What should be the size of the Thread Pool?
In our article Stream API & ForkJoinPool, we already talked about the possibilities to change the size of the thread pool, which we can use in parallel handlers that use the Stream API or Fork Join. I hope this information came in handy when as a Senior Java Developer, you were able to increase the performance of your developed system by changing the default pool size. Since our coursesAs a whole, they are sharpened to go a step higher from the junior and middle middle higher, then part of the program is built on the basis of the basic questions asked at the interviews. One of which sounds like this: “You have an application. And there is a task using the Stream API or Fork Join, which can be parallelized. Under what conditions can you find it reasonable to change the default thread pool size? What size do you propose in this case? ”
You can try to answer this question yourself before reading further to check your own readiness for such an interview at the moment.
To back up theoretical considerations with real numbers, we suggest running a small benchmark for the standard Arrays.parallelSort () method, which implements a variant of the merge sort algorithm and runs on ForkJoinPool.commonPool (). Run this algorithm on the same large array with different sizes commonPool and analyze the results.

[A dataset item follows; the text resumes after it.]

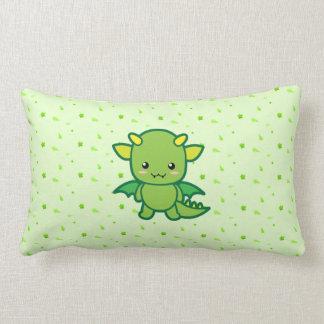 Dragón verde lindo almohadas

The machine on which the benchmark was run has 4 cores and the Windows operating system, which is not the most suitable for server applications, overloaded with background services, so a fairly significant scatter is visible in the results, but nevertheless it will not hurt to see the essence of things.

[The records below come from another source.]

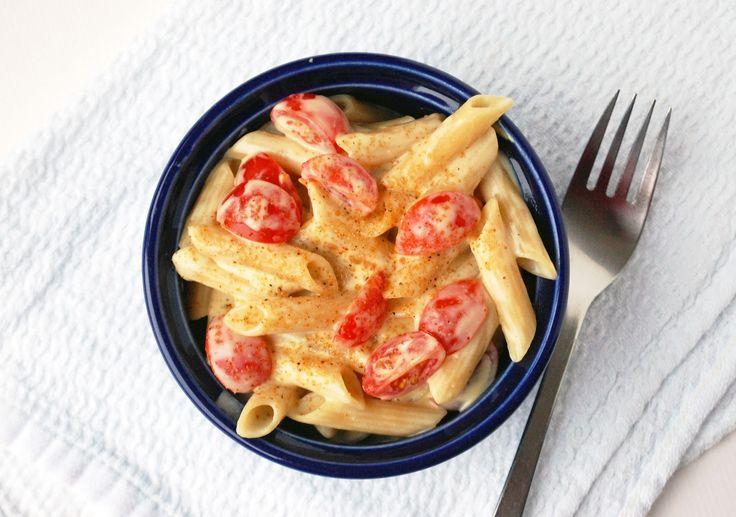 Vegan Cheezy Pasta Carbonara is the ultimate comfort food.: Pasta Carbonara, Cheezy Pasta, Vegans, Vegan Cheezy, Cheesy Pasta, Vegan Pasta, Homes, Vegan Food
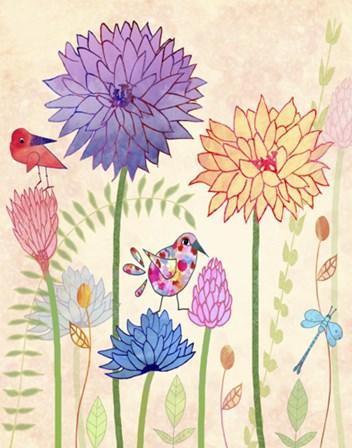 All-A-Flutter II by Jill Meyer art print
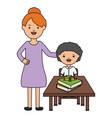 cute little student boy with female teacher in vector image vector image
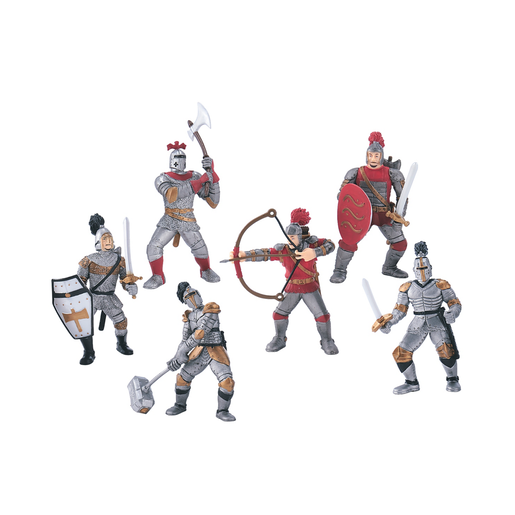 Early Learning Centre Knight Figure Set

The benchmark is written using JMH and looks like this:
Having executed this code, we got the following final results (in fact, several runs were made, the numbers were slightly different, but the overall picture remained unchanged):

So the winner of the rating was fourThreadsParallelSort. In this test, we set the pool size to the number of cores on my machine, and therefore one more than the default pool. Nevertheless, the fact that this micro-benchmark wins does not mean that you should determine the size of commonPool in your application equal to the number of cores, and not use one less worker, as the JDK developers suggest. We would suggest accepting their point of view and never change the size of commonPool for most applications, however if we want to squeeze the maximum out of the machine and are ready to prove by the more general macro benchmarks that the game is worth the candle, we can get a small gain in more complete CPU utilization setting commonPool equal to the number of cores. At the same time, do not forget that system threads, for example Garbage Collector,
defaultParallelSort - was in second place. Pool size - 3 threads. During the process, CPU utilization was observed at about 70%, in contrast to 90% in the previous case. Therefore, it turned out to be incorrect to argue that the main program stream from which we call parallel sorting will become a full-fledged worker raking fork join tasks.
fiveThreadsParallelSort - showed us how we begin to lose efficiency by setting the pool size to just one more than the number of cores. This test lost a little to the default, while CPU utilization was about 95%.
tooLargePoolParallelSort - showed that if we further increase the pool size (in this case, up to 128 threads), then we will continue to lose efficiency and utilize the processor even more densely (about 100%).
twoThreadsParallelSort - was in last place in the ranking, and demonstrated that if we simply leave one of the cores without work for no particular reason, the result will be very mediocre.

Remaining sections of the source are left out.